ナハトはもっと分からない。魔法の才能が神から与えられなかった、といつも信者からは忌み嫌われ、一緒に本どころか魔法の使い方さえ教えてくれなかった。
「な………んで」
流石のナハトも素っ頓狂な顔をしている。まるで目の前に物凄く珍しい魔法を使っている人がいるだとか、いやもっと凄い衝撃を受けた。例えばナハトに魔法の才能があったとか言われたみたいな。

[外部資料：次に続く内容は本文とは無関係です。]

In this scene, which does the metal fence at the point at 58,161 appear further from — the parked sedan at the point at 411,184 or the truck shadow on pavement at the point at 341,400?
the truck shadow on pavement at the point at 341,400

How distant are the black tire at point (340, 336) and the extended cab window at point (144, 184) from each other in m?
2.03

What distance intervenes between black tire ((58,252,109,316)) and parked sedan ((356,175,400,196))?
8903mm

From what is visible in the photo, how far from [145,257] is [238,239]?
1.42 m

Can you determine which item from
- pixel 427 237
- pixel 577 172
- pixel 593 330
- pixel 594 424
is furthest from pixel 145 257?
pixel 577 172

「だ、ダメですかね……そ、そうですよね!すみません…あはは」
と苦笑いしながら謝って、ショコラは一礼してまた本を読み始めた。
「…………はァ」
ナハトは近くの本棚から適当に本を1冊抜き取り、ページを捲りながらショコラの隣に座った。
ショコラは目を見開いて驚いた。
「何?…まさか、自分から誘っておいて嫌なんて言わないよね?」
「…いえ、嬉しいです!」
と、嬉しそうにショコラは笑った。
ナハトはそれを見て何を思ったか暫くショコラを見詰めると、下に視線を落として本を読み始めた。